Alimony Not Enough, Wife can Seek Monthly Maintenance, Rules Court

The Punjab and Haryana High Court has observed that a wife can file a plea for maintenance under Section 125 of the CrPC, notwithstanding the fact that she already received a lump sum payment by way of alimony from her husband.

The case involved a couple who got married in 1983. After a matrimonial dispute between the two, they started living separately in 1993. By way of a written compromise made in 1993, the husband deposited Rs. 3 lac in favour of his wife and two children as a full and final alimony settlement regarding their past, present, and future claims of maintenance.

In 2007, however, the wife filed a plea under Section 125 for maintenance, which was eventually ruled in her favour in 2016 by the Additional Sessions Judge, Pathankot, by which ruling the wife was granted maintenance at the rate of Rs. 15,000 per month.

Aggrieved by this, the husband filed the present petition under Section 482 CrPC. for quashing of the judgement of the Additional Sessions Judge, Pathankot.

The petitioner-husband argued that the wife’s plea under Section 125 could not be allowed. It was a misuse of the process of law, since the matter was already settled between the parties, by way of a written compromise, which was complied with by the petitioner.

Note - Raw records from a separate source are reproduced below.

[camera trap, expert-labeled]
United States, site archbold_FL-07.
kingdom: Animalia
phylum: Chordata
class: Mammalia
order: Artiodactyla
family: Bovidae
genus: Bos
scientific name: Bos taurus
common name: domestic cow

The respondent wife, on the other hand, submitted that she was only earning Rs. 17,000 until her retirement in 2018, and that it was not possible for her to provide for expenses including accommodation, electricity, water, and conveyance, additionally, since she was burdened with the expenses of her two children, both of whom were college students.

The single bench of Justice Amarjot Bhatti, while holding that the plea under Section 125 was maintainable, despite the settlement in 1993, said that:

“It cannot be disputed that it was not possible for a lady and her two children to survive in a meagre amount of Rs. 3 lacs … it is not possible to survive in a meagre salary of Rs.17,000 and to bear the responsibility of her two children who were going in professional colleges. She was to look-after their daily expenditure, food, clothing, transportation, medical expenditure as and when required and other social obligations. Therefore, she was justified in filing the petition under Section 125 CrPC.”

Accordingly, Justice Bhatti found no justification for interfering with the order of the Additional Sessions Judge, Pathankot, providing for a maintenance amount of Rs. 15,000 per month to the wife.